= Prince Albert Mintos =

The Prince Albert Mintos are a Canadian ice hockey team that plays in the Saskatchewan Male U18 AAA Hockey League (SMAAAHL). Their home rink is the Art Hauser Centre (formerly known as the Communiplex).
The Prince Albert Mintos won the Telus Cup and Western Canadian Regionals back to back years starting in the 2005–2006 season and 2006–2007 year. They won the Telus Cup and Western Canadian Regionals for the third time in 2013–2014 season.

==History==

===1800s–1911===

The Mintos team is named after a district in Scotland. But back in the 19th century, the land was controlled by a baron without a proper name of distinction. They decided to call him the Earle of Minto, or Lord Minto.

In 1884 the fourth Earle of Minto was working together with General Middleton in the Riel rebellion before being named governor general of Canada in 1904.

The Stanley Cup was provided by Lord Stanley at around this time period, as well as the Grey Cup.

At this time the Minto Cup was made by Lord Minto, which is still a junior national lacrosse trophy. The link wasn’t just between politicians and trophies, but between politicians and teams as well.

In 1909, there was a senior hockey team in Prince Albert and they called themselves the Mintos. The Mintos were then allowed to compete for the Stanley Cup in 1911 due to being deemed as a professional teams as they had to paid players on the roster.

The Mintos went to Winnipeg in 1911 and played off against Port Arthur, winners of the New Ontario Hockey League. They fell in defeat in straight games. Port Arthur would go on to lose a challenge series for the Stanley Cup to the Ottawa Senators of the National Hockey Association.

The Mintos senior team would stay afloat until the 1930s, then changed into a junior team.

===1912===

The Mintos franchise in 1912 had seven men made up the team that season. They were: Bruce Wright, Archie MacDonald, Jim Sims, Jim Leach, Gordon Forbes, and Alf Holman. They would go on to fight Melville for the Allan Cup. The end result was that the Melville beat the Mintos 9–8 and it was the closest any Prince Albert hockey team would come to winning the Allan Cup.

===1928===

The Mintos team would make its mark in 1928. It consisted of Larivell, Valois, Ashwin, Woodman, Hoffman, and Sinclair. According to the city of Prince Albert website, the match to remember was the night they played the Moose Jaw Maroons for the Henderson Cup. Around 1,800 jam packed the old Mintos Arena, which was located on the west end of Prince Albert by the old railroad bridge. Fans unable to get seats inside the stadium almost completely tore down the south wall of the arena in order to watch the memorial struggle. The Mintos would go on to beat the Maroons 6–4 and claim the Henderson Cup.

===1932–1933===

Four years later in the 1932–1933 hockey season the Mintos consisted of George Freeland, Scotty Milne, Mac MacFee, Red Hemmerling, George Freeland, Al Fowlie, Todd Klein, Bob McQuarrie, Jack Brown, Jack Dundas, Don Deacon, and Fred Mosher. This Minto teams was the third team to represent Prince Albert and area with distinction. This team would win the Northern League but they would fall in defeat to Regina in the playoffs, who would go on to win the Allan Cup.

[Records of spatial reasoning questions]
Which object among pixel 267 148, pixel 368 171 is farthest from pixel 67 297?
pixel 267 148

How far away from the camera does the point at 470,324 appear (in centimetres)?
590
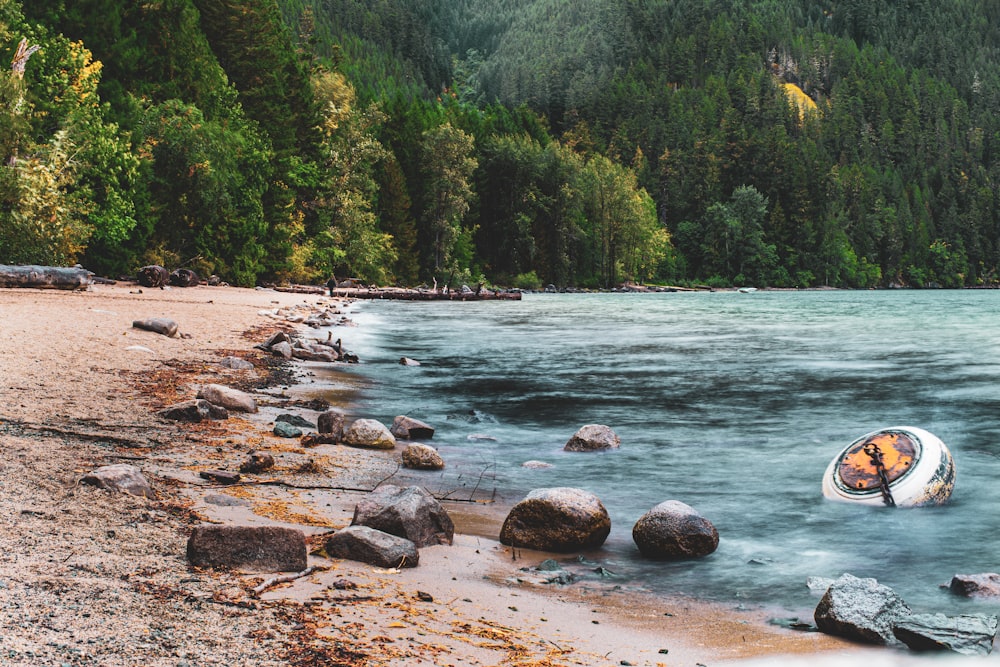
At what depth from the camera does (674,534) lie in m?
6.24

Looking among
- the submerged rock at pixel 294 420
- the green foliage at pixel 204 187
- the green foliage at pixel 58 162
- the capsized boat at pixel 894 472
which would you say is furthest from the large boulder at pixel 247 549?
the green foliage at pixel 204 187

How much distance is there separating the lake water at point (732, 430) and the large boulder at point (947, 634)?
2.02 ft

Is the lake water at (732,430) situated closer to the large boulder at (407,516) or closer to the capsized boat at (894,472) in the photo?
the capsized boat at (894,472)

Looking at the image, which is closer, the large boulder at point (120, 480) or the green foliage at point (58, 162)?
the large boulder at point (120, 480)

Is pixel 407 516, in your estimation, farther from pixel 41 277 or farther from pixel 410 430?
pixel 41 277

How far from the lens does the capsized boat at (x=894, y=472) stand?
25.5 feet

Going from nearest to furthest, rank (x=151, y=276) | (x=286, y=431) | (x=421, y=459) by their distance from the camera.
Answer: (x=421, y=459)
(x=286, y=431)
(x=151, y=276)

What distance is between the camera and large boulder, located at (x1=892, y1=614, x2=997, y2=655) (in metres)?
4.50

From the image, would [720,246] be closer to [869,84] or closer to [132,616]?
[869,84]

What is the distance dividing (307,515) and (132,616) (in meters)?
2.66

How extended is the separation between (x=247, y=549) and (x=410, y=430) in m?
6.01

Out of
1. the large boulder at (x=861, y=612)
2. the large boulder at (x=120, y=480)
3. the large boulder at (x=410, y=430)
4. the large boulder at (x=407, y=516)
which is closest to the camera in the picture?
the large boulder at (x=861, y=612)

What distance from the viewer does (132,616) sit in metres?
3.57

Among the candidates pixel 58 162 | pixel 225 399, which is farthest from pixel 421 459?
pixel 58 162
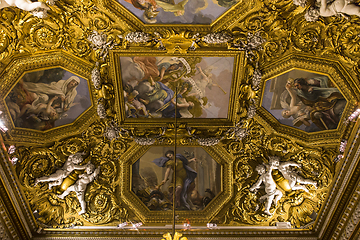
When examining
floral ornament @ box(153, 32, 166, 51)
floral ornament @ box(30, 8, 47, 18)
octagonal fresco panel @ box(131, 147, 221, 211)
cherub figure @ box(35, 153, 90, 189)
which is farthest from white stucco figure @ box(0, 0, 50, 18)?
octagonal fresco panel @ box(131, 147, 221, 211)

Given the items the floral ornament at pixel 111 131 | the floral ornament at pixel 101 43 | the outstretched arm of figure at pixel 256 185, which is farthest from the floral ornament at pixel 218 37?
the outstretched arm of figure at pixel 256 185

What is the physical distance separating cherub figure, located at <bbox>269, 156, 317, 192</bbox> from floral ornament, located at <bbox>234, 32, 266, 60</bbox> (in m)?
3.26

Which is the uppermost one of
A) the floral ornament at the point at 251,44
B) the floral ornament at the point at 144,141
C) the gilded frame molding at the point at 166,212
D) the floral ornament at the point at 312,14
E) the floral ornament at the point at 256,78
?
the floral ornament at the point at 312,14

• _TASKS_
1 - Print the section of the Prince Albert Mintos passage between "The Mintos team is" and "teams as well.", inclusive.
2 - Write what comes next in the passage on the Prince Albert Mintos, starting after its final sentence.

• _PER-TASK ANSWERS_
1 -
The Mintos team is named after a district in Scotland. But back in the 19th century, the land was controlled by a baron without a proper name of distinction. They decided to call him the Earle of Minto, or Lord Minto.

In 1884 the fourth Earle of Minto was working together with General Middleton in the Riel rebellion before being named governor general of Canada in 1904.

The Stanley Cup was provided by Lord Stanley at around this time period, as well as the Grey Cup.

At this time the Minto Cup was made by Lord Minto, which is still a junior national lacrosse trophy. The link wasn’t just between politicians and trophies, but between politicians and teams as well.

2 -
===1949–1950===

The next Mintos team would see action in the 1949–1950 season. The roster at that time included: Wayne Stephenson, Joe Palyga, Ron Clearwater, Hermie Merkowsky, Jim Wilson, Herb Jeffery, Chuck Holdaway, Harry Harasyn, Jack Drew, Don Crawford, and Bill Hunter. This would be one of the best Mintos teams to date that Prince Albert had. They would go on to win the Northerns by beating Flin Flon in three straight games. They would even go as far as winning the British Columbia and Alberta championships.

===Late 1940s–1960s===

In the time period of the late 1940s to the 1960s, they were a Junior A hockey team and played in the Saskatchewan Junior Hockey League (SJHL).

The 1960–1961 roster included the first French speaking Quebecer ever to have played in the SJHL. His name was Jacques Beaulieu and came from Trois-Rivières, Quebec. Some of his linemates included Pat Donnely, Nick Balon and Jim Neilson, who had a great career with the New York Rangers.

===1961 fire of Minto Arena===

An arena was built in Prince Albert in the mid-20th century and decided to call it Minto Arena. Minto Arena burned down in 1961 and without adequate funds to build another there would be no Mintos in Prince Albert for ten years.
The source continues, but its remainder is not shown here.